From tech tangle to growth engine: martech gets a makeover | MarTech

From tech tangle to growth engine: martech gets a makeover | MarTech

3 minutes, 25 seconds Read

It’s been about fourteen years since martech emerged, and in that time companies have spent billions trying to deliver on its transformational promise. Some have succeeded, but many fail to deliver strategic business outcomes such as revenue growth and customer satisfaction. Can AI change that?

Yes, according to a new report from McKinsey & Company, which says technology is giving marketers a rare opportunity for innovation. However, they must solve the organizational and operational issues that crippled first-generation martech implementations.

The martech sector reached $131 billion globally in 2023 and is expected to grow 13.3% year-on-year to above $215 billion by 2027. The proliferation of tools continues to increase, with the number of platforms growing from approximately 350 in 2012 to an estimated 15,000 in 2025.

But despite 90% of martech decision makers believing the right stack can drive growth and loyalty, most still rely on outdated practices: batch-and-blast email, simplistic A/B testing, and channel silo workflows. According to McKinsey’s ‘Rewiring martech: From cost center to growth engine’, 65% of B2C organizations lack key capabilities such as data unification, omnichannel integration and executive sponsorship.

Four deep-seated martech failures

The report highlights four recurring failure points:

1. Lack of executive ownership. Martech still often operates in a silo without C-suite support or company-wide integration. CMOs tend to prioritize media spend over martech funding and cross-functional alignment between IT, finance and marketing remains rare.

2. Stack Expansion Strategy. Nearly half of respondents say their martech complexity prevents them from realizing value. Older tools often overlap in function, making identity resolution and trajectory orchestration difficult at scale.

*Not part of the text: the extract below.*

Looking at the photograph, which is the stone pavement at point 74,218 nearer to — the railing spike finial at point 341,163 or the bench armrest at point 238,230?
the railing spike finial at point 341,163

3. Misaligned measurement. Few organizations link martech performance to strategic KPIs. Teams use standard vanity metrics like open rates instead of business results like CLV or speed-to-market.

4. Capacity gap. As martech evolves quickly, teams often lack the skills to extract value from it. About a third of decision makers cite underskilled talent as a barrier.

An AI-powered second chance

To break this cycle, McKinsey recommends reframing martech as a strategic operating system infused with AI. Instead of linking tools together, companies must build intelligent, unified systems for real-time personalization and end-to-end journey orchestration.

Key recommendations include:

Bring martech to the C-suite. Senior leaders must embed martech into business strategy, define business-related outcomes, and champion governance across functions. A strong data strategy, focused on a dynamic customer diagram and uniform ID, is fundamental.

Shift from tools to systems. Leaders must rationalize fragmented stacks and consolidate functionality into AI-powered platforms. AI agents can automate data flow, decision making, content generation, and channel orchestration across four key layers: data, decision making, design, and distribution.

Measurement as a growth engine. Map the total cost of ownership (TCO) and link martech investments to revenue increases, speed gains and productivity improvements. One global retailer used controlled A/B testing and time-motion studies to quantify ROI and align finance and purchasing stakeholders.

Close the capacity gap. Continuous learning and onboarding are essential. AI can lower the technical barrier and serve as a co-pilot helping marketers focus on strategy and creativity.

Dig deeper: AI productivity gains, like vendor AI allowances, are hard to find

A roadmap for AI-focused reinvention

McKinsey outlines a four-step approach to rebuilding martech around AI:

  1. Set the North Star. Define business outcomes that guide the martech architecture.
  2. Map the future state. Identify high-impact workflows and where AI agents (or human roles) should have their execution.
  3. Build a road map. Define data, technology and talent requirements. Test out-of-the-box use cases while planning for long-term capabilities.
  4. Implement and repeat. Launch minimum viable products (MVPs), manage changes, and scale use cases as adoption grows.

In short

AI can do a lot, but not everything (despite the claims of some boosters). It absolutely cannot solve systemic problems. Marketers have a rare opportunity to fix what’s broken in martech. However, success depends on rethinking martech as a key growth driver, measured, governed and integrated across the enterprise.